Se c’è un filo rosso tra le pieghe di questo libretto che odora di meraviglia, è l’idea alla base del sonetto del compassato, razionale e abile poeta di corte: la vita è un sogno e quando l’artista scrive di questi sogni, essi sono talmente reali (imitano la vita in fondo) che l’artista stesso si commuove o si sdegna. Trevi si stupisce che uno come Metastasio – che l’autore apprezza infinitamente – abbia potuto scrivere che “tutto è menzogna”, proprio mentre versava calde lacrime sulla sua Olimpiade (anno 1733). Ma questo topos letterario è intrinseco alla storia dell’uomo e alla sua sete di conoscenza. Si pensi a Platone e all’anamnesi, ovvero il ricordo di tutte le esperienze sensoriali vissute dalla nostra vita. Un ricordo confuso, velato dell’idea iperurania, quando eravamo soltanto anima, puro intelletto. Il concetto viene ripreso da Sant’Agostino, la cui fede spinge verso un bene supremo che coincide con la verità, ma che al contempo teorizza il tempo e lo spazio come proiezioni dell’anima, e quindi getta l’uomo in un relativismo assoluto che tanto si accorda alla dimensione del sogno.

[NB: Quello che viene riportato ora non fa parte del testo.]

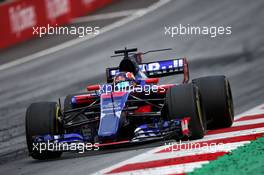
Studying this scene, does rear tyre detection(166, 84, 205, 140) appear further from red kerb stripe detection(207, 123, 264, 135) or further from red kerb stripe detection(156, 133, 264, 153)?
red kerb stripe detection(207, 123, 264, 135)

Nel barocco questa correlazione tra vita e sogno diviene il segno di un’epoca: Shakespeare prima (“Noi siamo fatti della materia di cui son fatti i sogni; e nello spazio e nel tempo d’un sogno è racchiusa la nostra breve vita”, da La Tempesta, 1610-1611), e Pedro Calderòn de La Barca poi (La vita è sogno del 1635 con il sublime monologo di Sigismondo), aggiungono un elemento in più e gli strati di lettura – come in un gioco di specchi – approdano all’Illusion comique di Corneille Se la vita è un sogno, il sogno è la verità della vita e l’arte – essendo rappresentazione – è la verità dell’esistenza, perché essa altro non è che teatro, illusione, ombre che si agitano e poi svaniscono. E così si arriva al Metastasio e al suo sonetto, un discorso preromantico sull’arte e sull’immedesimazione con la creazione artistica: i personaggi da lui creati sono fantasmi agitati dal suo vissuto.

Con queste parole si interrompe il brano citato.